Additionally, several figures and sculptures of Dizzy have also been produced. Nendoroid released a chibi figure of her in 2021 as part of their signature line, which featured wings that could be replaced with likenesses of Necro and/or Undine. Two 1/8th scale figures were released by model company Alter for her appearance in Guilty Gear XX Accent Core, featuring her primary and secondary color palettes from the game. Another 1/8th scale figure was released by Kotobukiya, for her appearances in Queen's Gate: Spiral Chaos. Meanwhile, two diorama figures were released, based on her Xrd appearance by Kinetiquettes and Prime 1 Studio.

==Critical reception==

Dizzy has received praise for herself and also for Undine and Necro's characterizations and animation.

Matt Sainsbury of DigitallyDownloaded.net described Dizzy as the "ultimate in fighting game characters", praising both aspects of her appearance as well as personality, but particularly for her sex appeal. While he acknowledged that the Guilty Gear series had many well designed characters, he felt that she "takes the cake by a significant margin". In their review of Guilty Gear X, the staff of Gameshark described her as a character that "defies description", calling Necro and Undine "a devil and angel in her soul" and praising their appearances in her attacks. Japanese website ITmedia meanwhile compared her to a "special seafood bowl" due to her complex combination of traits such as her physical age, role as a mother, and character design. They additionally noticed fans reacted positively to the nature of her "instant kill" attack in Xrd, who called it "innovative" and "interesting".

In terms of her character, Gavin Jasper of Den of Geek stated that Dizzy bucked a trend of sequel fighting games introducing a more imposing final boss than its predecessor. Instead, in Guilty Gear X, she was presented as "a confused Disney princess in fetish gear who is powerful enough to destroy humanity" that just wanted to relax in the forest. He stated that through this characterization it brought depth to the series' war against Gears, painting a formerly "black and white" conflict grey. However, he lamented that while she was portrayed as strong, she was constantly held back due to her pacifism and plot contrivance. Though he felt the story sidelined her as a character as the series progressed, he still found her role as a "minor character who is capable of leveling cities with her grim reaper wing" fascinating. However, Todd Ciolek of Anime News Network observed that some fans disliked what they perceived as her "meek 'moe' aura", and further the contradiction of her mentally being in her twenties despite only being physically three years old, something Ciolek felt was a reverse of a particular trend in anime media of a much older character in a younger female body. Destructoid writer Chris Carter also voiced some concerns over Sin's existence, stating it was possible "Dizzy could have aged a bit more by the events of Xrd, but it’s just...weird, even for Guilty Gear standards."

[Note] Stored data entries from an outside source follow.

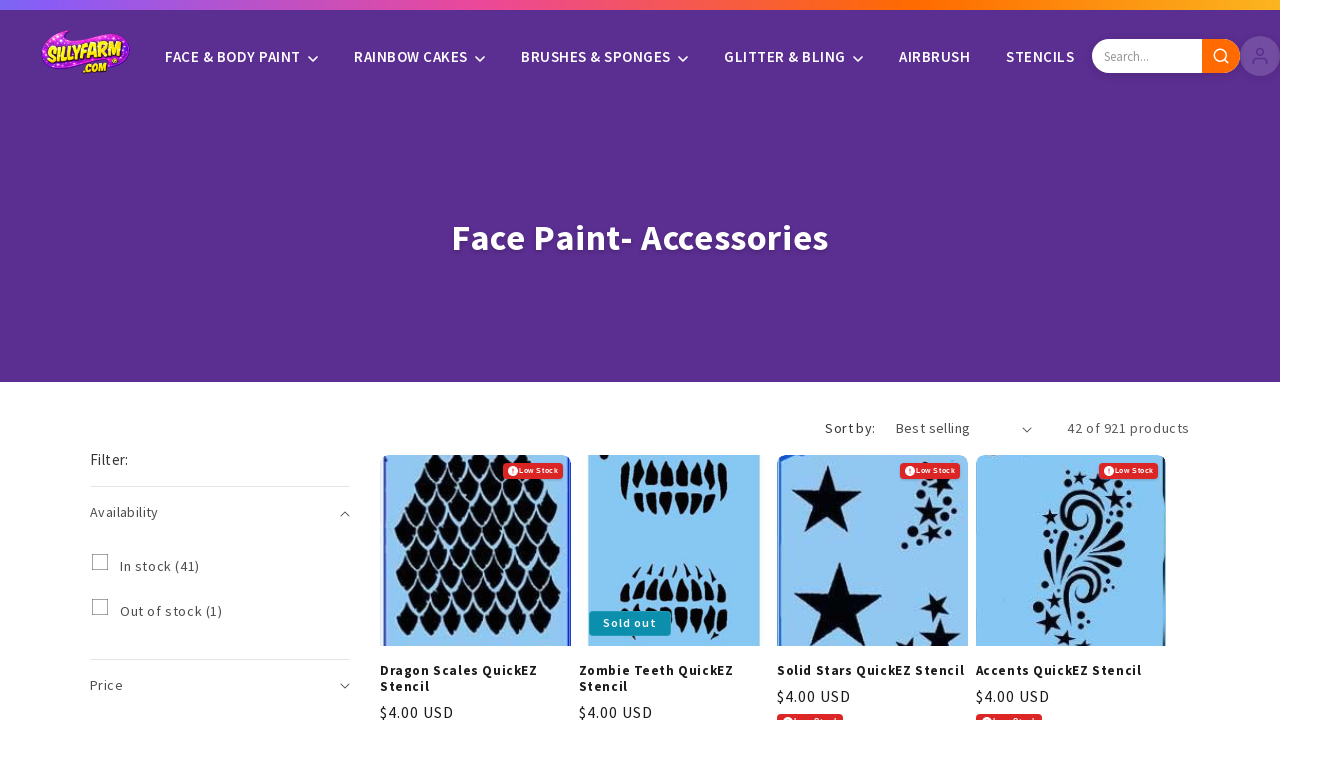

--- FILE ---
content_type: text/javascript
request_url: https://sillyfarm.com/cdn/shop/t/58/assets/sf-interactions.js?v=31721485439077219911768598863
body_size: 339
content:
(function(){"use strict";const RAINBOW_COLORS=["#FF4D6A","#FF8C42","#FFD93D","#6BCB77","#4D96FF","#5B2E91","#FF69B4"];function createConfetti(x,y){const container=document.createElement("div");container.className="sf-confetti",container.style.left=x+"px",container.style.top=y+"px",document.body.appendChild(container);for(let i=0;i<20;i++){const piece=document.createElement("div");piece.className="sf-confetti-piece",piece.style.backgroundColor=RAINBOW_COLORS[Math.floor(Math.random()*RAINBOW_COLORS.length)],piece.style.left=(Math.random()-.5)*100+"px",piece.style.top=(Math.random()-.5)*100+"px",piece.style.animationDelay=Math.random()*.3+"s",piece.style.transform=`rotate(${Math.random()*360}deg)`,container.appendChild(piece)}setTimeout(()=>{container.remove()},1500)}function initAddToCartConfetti(){document.addEventListener("click",function(e){const addToCartButton=e.target.closest('.quick-add__submit, .product-form__submit, [name="add"]');if(addToCartButton){const rect=addToCartButton.getBoundingClientRect(),x=rect.left+rect.width/2,y=rect.top+rect.height/2;setTimeout(()=>{createConfetti(x,y)},100)}})}function initScrollAnimations(){const animatedElements=document.querySelectorAll(".sf-color-swatch, .card-wrapper, .sf-divider-dots span");if(!animatedElements.length)return;const observer=new IntersectionObserver(entries=>{entries.forEach((entry,index)=>{entry.isIntersecting&&(setTimeout(()=>{entry.target.classList.add("sf-animate-in")},index*50),observer.unobserve(entry.target))})},{threshold:.1,rootMargin:"0px 0px -50px 0px"});animatedElements.forEach(el=>{el.classList.add("sf-animate-ready"),observer.observe(el)})}function initSaleBadgeSparkle(){document.querySelectorAll(".badge--sale, .sf-sale-badge").forEach(badge=>{badge.addEventListener("mouseenter",function(){this.classList.add("sf-sparkle-active")}),badge.addEventListener("mouseleave",function(){this.classList.remove("sf-sparkle-active")})})}function initFeaturedPulse(){document.querySelectorAll('[data-rainbow-badge="true"] .card').forEach(card=>{card.classList.add("sf-rainbow-pulse")})}function initCartBounce(){const cartCount=document.querySelector(".cart-count-bubble");if(!cartCount)return;new MutationObserver(()=>{cartCount.classList.add("sf-bounce"),setTimeout(()=>{cartCount.classList.remove("sf-bounce")},500)}).observe(cartCount,{childList:!0,characterData:!0,subtree:!0})}function init(){document.readyState==="loading"?document.addEventListener("DOMContentLoaded",setup):setup()}function setup(){initAddToCartConfetti(),initScrollAnimations(),initSaleBadgeSparkle(),initFeaturedPulse(),initCartBounce(),console.log("\u{1F308} Silly Farm Lisa Frank interactions loaded!")}init()})();
//# sourceMappingURL=/cdn/shop/t/58/assets/sf-interactions.js.map?v=31721485439077219911768598863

Necro and Undine were the subject of discussion in a dissertation by Perdosa Guilherme and Georgia da Cruz Pedrosa of the Federal University of Bahia. In their thesis regarding video game character designs in fighting games, they observed that the masculine Necro was presented as a monstrous cloaked figure whereas Undine was depicted as a scantily attired feminine humanoid. They felt this continued a trend in fighting games of female representation pursuing "the ideal of beauty", while also observing that both were aspects of the same character.